ФРАГМЕНТ ДОКУМЕНТА:

▬▬▬▬▬▬▬▬▬▬

КВАРТИРА ПЯТАЯ
ЖИЗНЬ И СЛУЖБА В ПЕТЕРБУРГЕ ПРИ ДЕПАРТАМЕНТЕ ПРОЕКТОВ И СМЕТ ДО НАЗНАЧЕНИЯ ГОРОДОВЫМ АРХИТЕКТОРОМ В Г. ЕЛИСАВЕТГРАД С АВГУСТА 1848 ГОДА ПО ОКТЯБРЬ 1849 ГОДА
Прежде чем приступлю к описанию обстановки своей жизни в Петербурге по выходе из училища, скажу несколько слов о своем товарище Авилове.
Руф Иванович Авилов, как видно из предыдущего, был моим товарищем по училищу с самого начала и до дня выпуска. Он был родом донской казак и хотя и был выпущен из училища с чином губернского секретаря, но сейчас же был переименован в соответствующий военный чин сотника. Сказав, что он был родом донской казак, я должен здесь отметить те мнения и, так сказать, то направление, которые существовали тогда между казаками: на вопрос, русский ли он? — он постоянно отвечал: «Нет, я не русский, а донской казак». Этот сепаратизм, по крайней мере тогда, был развит между казаками очень сильно. Русскими они как бы пренебрегали, называя их «Сипа́» {76}. Вспоминая теперь, почти через 50 лет, об этой личности, я не могу понять, как я мог так близко сойтись с таким человеком, как Р. И. Авилов. Он был очень хитрый, очень искательный, себялюбивый человек и притом эгоист до конца ногтей. Вероятно, лишь совместное сидение на классной скамье и шестилетнее сотрудничество в ученических успехах сблизили нас. А затем совместная жизнь на квартире скрепила это сближение; хотя, откровенно говоря, друзьями мы никогда не были, и с многими из своих товарищей я был более близок и откровенен, чем с Авиловым. Вот все, что могу сказать о нем теперь, о Руфе Ивановиче Авилове.

▬▬▬▬▬▬▬▬▬▬

ДАННЫЕ:
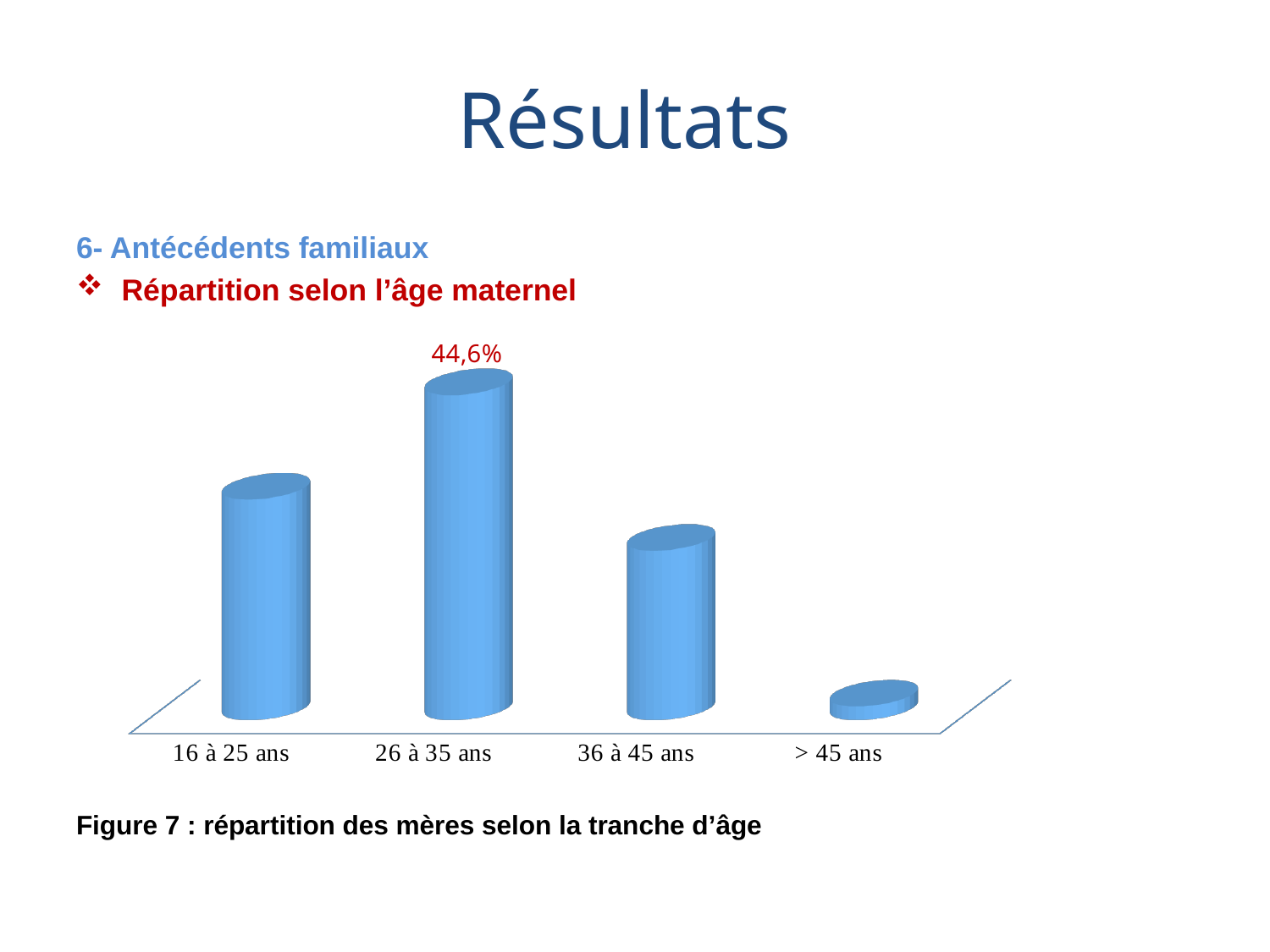
Do the values rise or fall from 26 à 35 ans to > 45 ans? Fall What value is shown for the 26 à 35 ans category? 44,6% What colour are the bars in the chart? Blue Which is larger, the bar for 16 à 25 ans or the bar for 36 à 45 ans? 16 à 25 ans Which age group has the highest bar? 26 à 35 ans What kind of chart is shown on the slide? Bar chart How many age categories are shown on the x axis? 4 Do the values rise or fall from 16 à 25 ans to 26 à 35 ans? Rise Which is larger, the bar for 36 à 45 ans or the bar for > 45 ans? 36 à 45 ans Which age group has the lowest bar? > 45 ans What is the figure caption below the chart? Figure 7 : répartition des mères selon la tranche d'âge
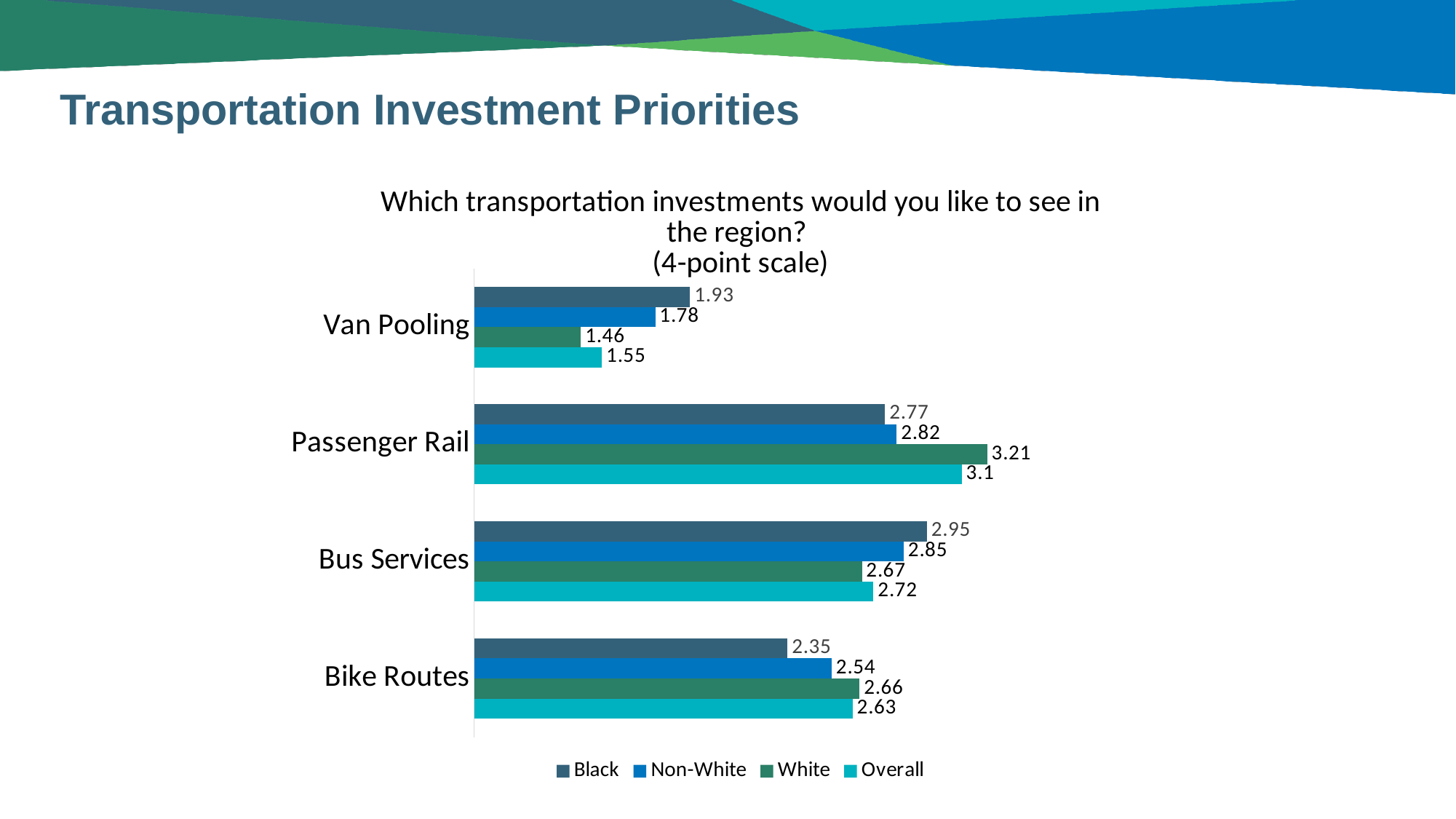
What kind of chart is shown on the slide? Bar chart What is the difference between the White and Black values for Passenger Rail? 0.44 Which is larger for Bike Routes, the Black value or the White value? White Which series is shown in the darkest blue colour in the legend? Black How many categories are shown on the chart? 4 Which category has the lowest Overall value? Van Pooling Which category has the highest White value? Passenger Rail What is the Overall value for Passenger Rail? 3.1 What is the Non-White value for Bike Routes? 2.54 How many series does the legend list? 4 What is the Black value for Bus Services? 2.95 What is the White value for Van Pooling? 1.46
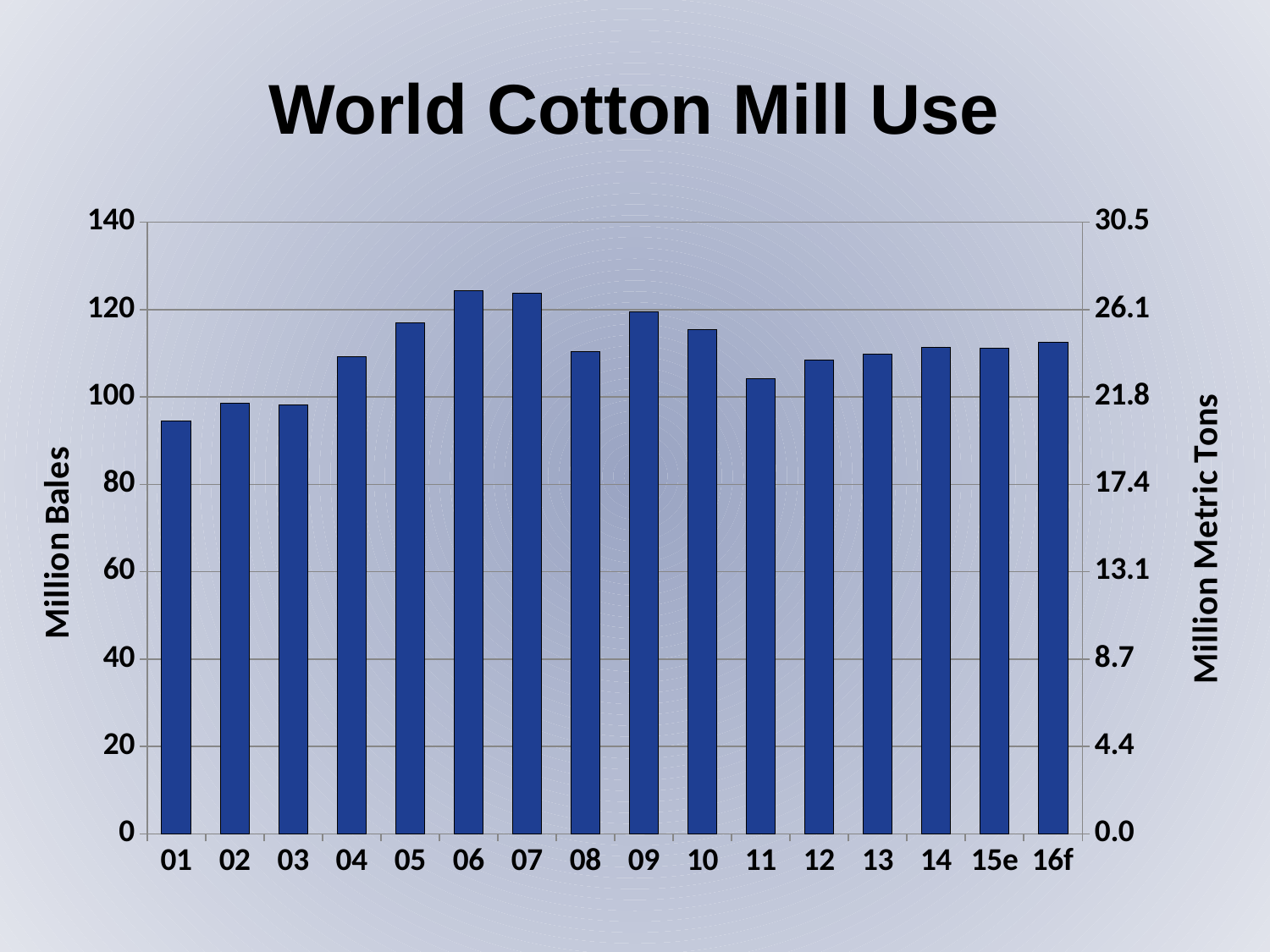
Is the value for 11 greater or less than 100 million bales? greater Is the value for 06 greater or less than 120 million bales? greater Do the values rise or fall from 01 to 06? rise What is the title of the chart? World Cotton Mill Use Which year has the larger value, 08 or 09? 09 Is the value for 05 greater or less than 120 million bales? less How many years (categories) are plotted on the x axis? 16 Which year has the lowest world cotton mill use? 01 What is the label of the right-hand vertical axis? Million Metric Tons Which year has the larger value, 05 or 11? 05 What kind of chart is shown on the slide? bar chart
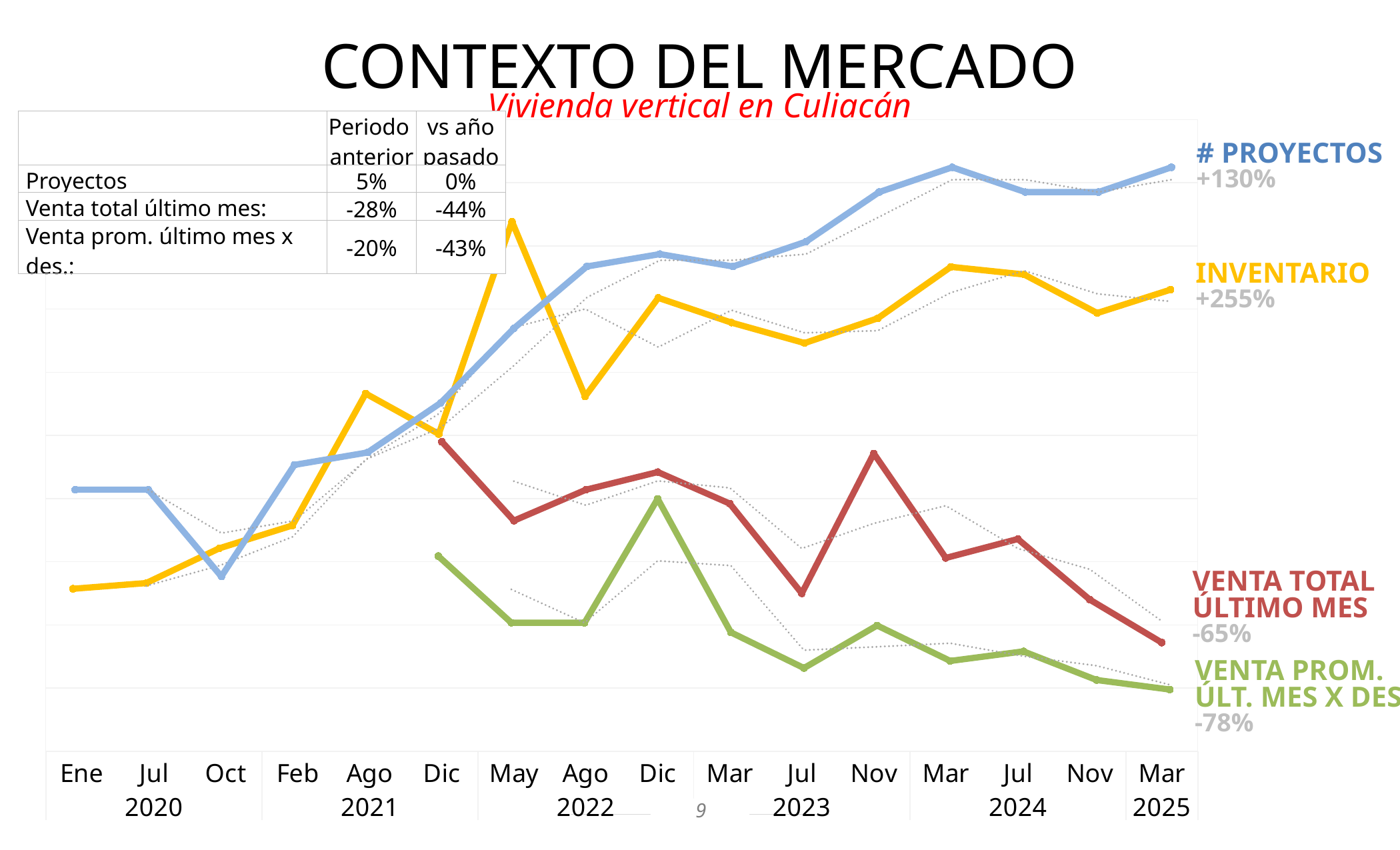
At Mar 2025, which is higher: INVENTARIO or VENTA TOTAL ÚLTIMO MES? INVENTARIO What percentage change is printed next to the INVENTARIO series? +255% What kind of chart is shown on the slide? line chart What percentage change is printed next to the VENTA TOTAL ÚLTIMO MES series? -65% How many points are labelled along the x axis of the chart? 16 Which series has the lowest value at Mar 2025? VENTA PROM. ÚLT. MES X DES. Which series is drawn in blue? # PROYECTOS How many series are labelled on the chart? 4 Does the VENTA TOTAL ÚLTIMO MES series rise or fall from Nov 2023 to Mar 2025? fall What percentage change is printed next to the # PROYECTOS series? +130% What percentage change is printed next to the VENTA PROM. ÚLT. MES X DES. series? -78%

▬▬▬▬▬▬▬▬▬▬

УСЛОВИЕ ЗАДАНИЯ: Приведите заново фрагмент воспоминаний между «КВАРТИРА ПЯТАЯ» и «своем товарище Авилове.» включительно, переименовав «обстановки» в «условий». Данные получены из другого источника.

ВАШЕ РЕШЕНИЕ:
КВАРТИРА ПЯТАЯ
ЖИЗНЬ И СЛУЖБА В ПЕТЕРБУРГЕ ПРИ ДЕПАРТАМЕНТЕ ПРОЕКТОВ И СМЕТ ДО НАЗНАЧЕНИЯ ГОРОДОВЫМ АРХИТЕКТОРОМ В Г. ЕЛИСАВЕТГРАД С АВГУСТА 1848 ГОДА ПО ОКТЯБРЬ 1849 ГОДА
Прежде чем приступлю к описанию условий своей жизни в Петербурге по выходе из училища, скажу несколько слов о своем товарище Авилове.